This is my example script:
import ConfigParser
config = ConfigParser.ConfigParser()
config.read('conf.ini')
print bool(config.get('main', 'some_boolean'))
print bool(config.get('main', 'some_other_boolean'))
And this is conf.ini
:
[main]
some_boolean: yes
some_other_boolean: no
When running the script, it prints True
twice. Why? It should be False
, as some_other_boolean
is set to no
.
ConfigParser is a Python class which implements a basic configuration language for Python programs. It provides a structure similar to Microsoft Windows INI files. ConfigParser allows to write Python programs which can be customized by end users easily.
The configparser module from Python's standard library defines functionality for reading and writing configuration files as used by Microsoft Windows OS. Such files usually have . INI extension. The INI file consists of sections, each led by a [section] header. Between square brackets, we can put the section's name.

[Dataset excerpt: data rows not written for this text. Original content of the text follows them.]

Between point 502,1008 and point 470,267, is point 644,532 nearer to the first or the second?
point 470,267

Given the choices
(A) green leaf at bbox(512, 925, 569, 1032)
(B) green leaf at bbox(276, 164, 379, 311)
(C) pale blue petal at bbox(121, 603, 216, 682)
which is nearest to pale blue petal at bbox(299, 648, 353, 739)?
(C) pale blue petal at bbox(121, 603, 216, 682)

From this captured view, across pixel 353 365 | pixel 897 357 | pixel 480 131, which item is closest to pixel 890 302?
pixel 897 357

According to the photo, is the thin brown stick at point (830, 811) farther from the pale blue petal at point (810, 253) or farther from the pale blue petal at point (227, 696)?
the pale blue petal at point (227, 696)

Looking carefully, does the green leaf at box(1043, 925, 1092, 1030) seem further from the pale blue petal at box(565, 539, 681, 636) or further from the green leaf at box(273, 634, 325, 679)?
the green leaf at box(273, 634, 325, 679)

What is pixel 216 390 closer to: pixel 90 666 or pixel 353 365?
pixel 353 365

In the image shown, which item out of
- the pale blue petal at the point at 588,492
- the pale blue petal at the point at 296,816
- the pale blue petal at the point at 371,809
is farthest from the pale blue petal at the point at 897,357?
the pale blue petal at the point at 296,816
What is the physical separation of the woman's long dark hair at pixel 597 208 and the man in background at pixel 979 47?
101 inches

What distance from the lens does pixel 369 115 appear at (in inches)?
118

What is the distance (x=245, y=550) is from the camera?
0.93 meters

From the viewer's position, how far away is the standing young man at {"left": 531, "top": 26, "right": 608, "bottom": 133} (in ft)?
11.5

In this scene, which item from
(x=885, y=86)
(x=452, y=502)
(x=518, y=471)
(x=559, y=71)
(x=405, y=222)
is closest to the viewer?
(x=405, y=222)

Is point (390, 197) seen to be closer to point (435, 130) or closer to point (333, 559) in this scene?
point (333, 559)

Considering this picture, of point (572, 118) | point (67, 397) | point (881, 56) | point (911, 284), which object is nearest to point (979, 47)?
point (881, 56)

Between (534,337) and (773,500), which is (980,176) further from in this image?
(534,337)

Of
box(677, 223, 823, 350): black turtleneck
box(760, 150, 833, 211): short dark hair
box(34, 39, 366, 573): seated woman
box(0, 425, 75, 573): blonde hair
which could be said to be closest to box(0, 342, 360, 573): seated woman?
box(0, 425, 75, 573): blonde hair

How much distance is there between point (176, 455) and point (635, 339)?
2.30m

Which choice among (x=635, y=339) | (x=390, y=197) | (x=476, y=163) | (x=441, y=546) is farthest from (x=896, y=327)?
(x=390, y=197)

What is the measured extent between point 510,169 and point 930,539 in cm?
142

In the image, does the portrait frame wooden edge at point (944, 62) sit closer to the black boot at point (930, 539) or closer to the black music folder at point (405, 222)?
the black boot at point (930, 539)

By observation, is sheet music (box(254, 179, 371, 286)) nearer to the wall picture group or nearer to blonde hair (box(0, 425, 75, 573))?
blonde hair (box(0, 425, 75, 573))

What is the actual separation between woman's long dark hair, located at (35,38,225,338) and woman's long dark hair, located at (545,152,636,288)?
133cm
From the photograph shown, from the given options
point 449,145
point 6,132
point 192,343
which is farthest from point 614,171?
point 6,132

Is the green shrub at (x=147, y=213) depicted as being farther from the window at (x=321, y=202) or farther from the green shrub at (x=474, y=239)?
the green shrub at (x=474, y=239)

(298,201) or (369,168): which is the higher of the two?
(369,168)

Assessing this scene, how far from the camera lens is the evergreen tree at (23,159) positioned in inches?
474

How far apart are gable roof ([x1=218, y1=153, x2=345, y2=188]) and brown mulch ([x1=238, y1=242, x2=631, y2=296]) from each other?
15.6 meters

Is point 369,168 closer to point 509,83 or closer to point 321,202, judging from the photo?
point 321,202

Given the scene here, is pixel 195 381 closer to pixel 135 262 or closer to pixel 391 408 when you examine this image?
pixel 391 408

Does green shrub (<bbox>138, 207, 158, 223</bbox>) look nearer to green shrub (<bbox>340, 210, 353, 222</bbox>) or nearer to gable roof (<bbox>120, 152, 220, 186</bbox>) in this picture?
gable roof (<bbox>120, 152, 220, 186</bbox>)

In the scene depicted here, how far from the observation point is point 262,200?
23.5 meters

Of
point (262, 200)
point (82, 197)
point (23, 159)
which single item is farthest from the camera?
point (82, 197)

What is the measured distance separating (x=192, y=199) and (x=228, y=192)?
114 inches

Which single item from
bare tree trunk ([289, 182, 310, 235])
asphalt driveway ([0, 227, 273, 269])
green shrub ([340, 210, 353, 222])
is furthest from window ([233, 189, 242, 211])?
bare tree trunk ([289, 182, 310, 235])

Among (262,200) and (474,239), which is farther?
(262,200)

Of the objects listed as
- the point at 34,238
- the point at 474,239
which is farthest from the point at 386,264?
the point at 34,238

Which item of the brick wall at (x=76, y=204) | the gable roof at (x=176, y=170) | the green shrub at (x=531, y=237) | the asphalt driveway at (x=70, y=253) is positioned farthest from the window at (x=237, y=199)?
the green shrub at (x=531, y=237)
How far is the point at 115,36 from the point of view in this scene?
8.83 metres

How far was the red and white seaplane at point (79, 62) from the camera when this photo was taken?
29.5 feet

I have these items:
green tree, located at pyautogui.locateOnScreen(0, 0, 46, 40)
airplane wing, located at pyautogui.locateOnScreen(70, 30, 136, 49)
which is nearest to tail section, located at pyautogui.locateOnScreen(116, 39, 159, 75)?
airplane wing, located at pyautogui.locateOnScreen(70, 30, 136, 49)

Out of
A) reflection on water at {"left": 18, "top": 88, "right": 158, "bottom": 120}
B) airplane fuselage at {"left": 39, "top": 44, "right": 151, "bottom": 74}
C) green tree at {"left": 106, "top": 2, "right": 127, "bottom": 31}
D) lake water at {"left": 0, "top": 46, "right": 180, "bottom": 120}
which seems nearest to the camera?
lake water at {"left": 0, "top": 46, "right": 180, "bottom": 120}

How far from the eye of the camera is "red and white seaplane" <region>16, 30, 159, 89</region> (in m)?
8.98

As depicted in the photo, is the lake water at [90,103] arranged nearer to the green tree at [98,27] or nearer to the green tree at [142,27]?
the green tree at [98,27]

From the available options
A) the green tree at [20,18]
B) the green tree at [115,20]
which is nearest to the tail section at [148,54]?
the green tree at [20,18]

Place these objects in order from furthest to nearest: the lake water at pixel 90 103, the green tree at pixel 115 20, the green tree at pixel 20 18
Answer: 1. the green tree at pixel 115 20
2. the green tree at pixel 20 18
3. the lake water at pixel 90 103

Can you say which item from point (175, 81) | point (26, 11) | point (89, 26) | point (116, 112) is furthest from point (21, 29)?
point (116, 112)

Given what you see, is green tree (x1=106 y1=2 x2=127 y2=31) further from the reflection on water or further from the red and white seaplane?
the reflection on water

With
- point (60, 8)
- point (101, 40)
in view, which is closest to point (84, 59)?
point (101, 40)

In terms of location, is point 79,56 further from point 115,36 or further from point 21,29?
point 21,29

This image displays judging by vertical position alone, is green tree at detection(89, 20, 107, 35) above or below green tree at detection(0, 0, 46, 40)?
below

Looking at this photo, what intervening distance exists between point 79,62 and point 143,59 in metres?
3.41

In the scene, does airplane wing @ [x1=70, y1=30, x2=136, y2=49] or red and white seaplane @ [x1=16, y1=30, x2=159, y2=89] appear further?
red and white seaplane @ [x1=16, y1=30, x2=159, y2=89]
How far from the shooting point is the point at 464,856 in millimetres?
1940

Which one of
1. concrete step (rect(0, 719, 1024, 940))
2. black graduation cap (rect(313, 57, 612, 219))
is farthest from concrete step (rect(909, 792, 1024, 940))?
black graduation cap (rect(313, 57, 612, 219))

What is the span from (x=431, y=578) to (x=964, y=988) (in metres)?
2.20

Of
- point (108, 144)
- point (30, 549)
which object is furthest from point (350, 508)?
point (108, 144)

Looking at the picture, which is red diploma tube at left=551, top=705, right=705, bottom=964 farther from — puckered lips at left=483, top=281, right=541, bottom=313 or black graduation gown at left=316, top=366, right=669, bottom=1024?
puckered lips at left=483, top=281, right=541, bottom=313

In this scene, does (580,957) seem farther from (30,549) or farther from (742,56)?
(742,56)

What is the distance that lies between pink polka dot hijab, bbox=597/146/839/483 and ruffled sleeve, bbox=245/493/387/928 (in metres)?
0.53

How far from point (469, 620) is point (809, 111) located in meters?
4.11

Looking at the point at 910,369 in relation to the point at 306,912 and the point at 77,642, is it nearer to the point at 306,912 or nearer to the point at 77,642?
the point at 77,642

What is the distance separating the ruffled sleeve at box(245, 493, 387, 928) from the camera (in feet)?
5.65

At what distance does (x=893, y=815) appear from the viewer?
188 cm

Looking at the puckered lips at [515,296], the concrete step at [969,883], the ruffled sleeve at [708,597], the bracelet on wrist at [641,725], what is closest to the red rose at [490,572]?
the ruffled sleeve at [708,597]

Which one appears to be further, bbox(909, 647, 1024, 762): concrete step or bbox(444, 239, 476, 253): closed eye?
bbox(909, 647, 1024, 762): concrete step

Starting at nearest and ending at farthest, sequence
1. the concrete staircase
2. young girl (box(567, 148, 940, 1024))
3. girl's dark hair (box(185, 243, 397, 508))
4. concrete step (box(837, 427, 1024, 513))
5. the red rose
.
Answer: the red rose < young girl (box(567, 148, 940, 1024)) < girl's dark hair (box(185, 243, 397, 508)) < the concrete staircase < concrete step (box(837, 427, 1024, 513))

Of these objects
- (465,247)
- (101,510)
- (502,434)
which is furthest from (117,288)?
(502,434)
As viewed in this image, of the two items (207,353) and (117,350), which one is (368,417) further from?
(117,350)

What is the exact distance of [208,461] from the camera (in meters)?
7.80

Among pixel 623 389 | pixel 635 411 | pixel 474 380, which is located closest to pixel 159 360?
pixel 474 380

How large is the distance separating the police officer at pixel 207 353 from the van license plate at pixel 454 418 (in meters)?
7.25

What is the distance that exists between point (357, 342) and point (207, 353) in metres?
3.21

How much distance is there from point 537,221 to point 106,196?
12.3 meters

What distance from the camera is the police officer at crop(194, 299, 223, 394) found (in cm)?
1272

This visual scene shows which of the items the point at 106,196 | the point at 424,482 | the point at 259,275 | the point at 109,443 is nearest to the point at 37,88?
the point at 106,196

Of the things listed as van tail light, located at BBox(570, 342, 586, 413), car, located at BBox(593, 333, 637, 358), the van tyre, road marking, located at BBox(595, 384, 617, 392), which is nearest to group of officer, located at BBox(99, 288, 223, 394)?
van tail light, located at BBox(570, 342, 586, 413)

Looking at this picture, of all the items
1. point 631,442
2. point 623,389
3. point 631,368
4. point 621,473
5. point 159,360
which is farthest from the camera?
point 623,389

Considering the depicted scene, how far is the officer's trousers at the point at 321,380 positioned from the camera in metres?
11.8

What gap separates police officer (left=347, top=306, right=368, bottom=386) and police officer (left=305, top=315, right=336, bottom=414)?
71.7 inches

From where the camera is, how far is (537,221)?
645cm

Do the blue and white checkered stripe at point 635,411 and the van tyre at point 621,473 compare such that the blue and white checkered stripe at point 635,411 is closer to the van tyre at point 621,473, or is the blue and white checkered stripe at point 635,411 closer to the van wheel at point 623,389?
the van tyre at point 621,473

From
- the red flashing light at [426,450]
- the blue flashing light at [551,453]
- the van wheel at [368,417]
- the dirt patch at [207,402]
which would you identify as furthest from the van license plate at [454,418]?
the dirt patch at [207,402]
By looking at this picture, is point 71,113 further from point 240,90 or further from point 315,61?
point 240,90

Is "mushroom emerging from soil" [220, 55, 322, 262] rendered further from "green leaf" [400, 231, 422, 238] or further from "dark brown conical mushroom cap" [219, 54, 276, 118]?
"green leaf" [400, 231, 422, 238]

A Python configuration file is a pure Python file that populates a configuration object. This configuration object is a Config instance. While in a configuration file, to get a reference to this object, simply call the get_config() function, which is available in the global namespace of the script.
configparser comes from Python 3 and as such it works well with Unicode. The library is generally cleaned up in terms of internal data storage and reading/writing files.
Use getboolean()
:
print config.getboolean('main', 'some_boolean')
print config.getboolean('main', 'some_other_boolean')
From the Python manual:
RawConfigParser.getboolean(section, option)
A convenience method which coerces the option in the specified section to a Boolean value. Note that the accepted values for the option are "1", "yes", "true", and "on", which cause this method to return True, and "0", "no", "false", and "off", which cause it to return False. These string values are checked in a case-insensitive manner. Any other value will cause it to raise ValueError.
The bool()
constructor converts an empty string to False. Non-empty strings are True. bool()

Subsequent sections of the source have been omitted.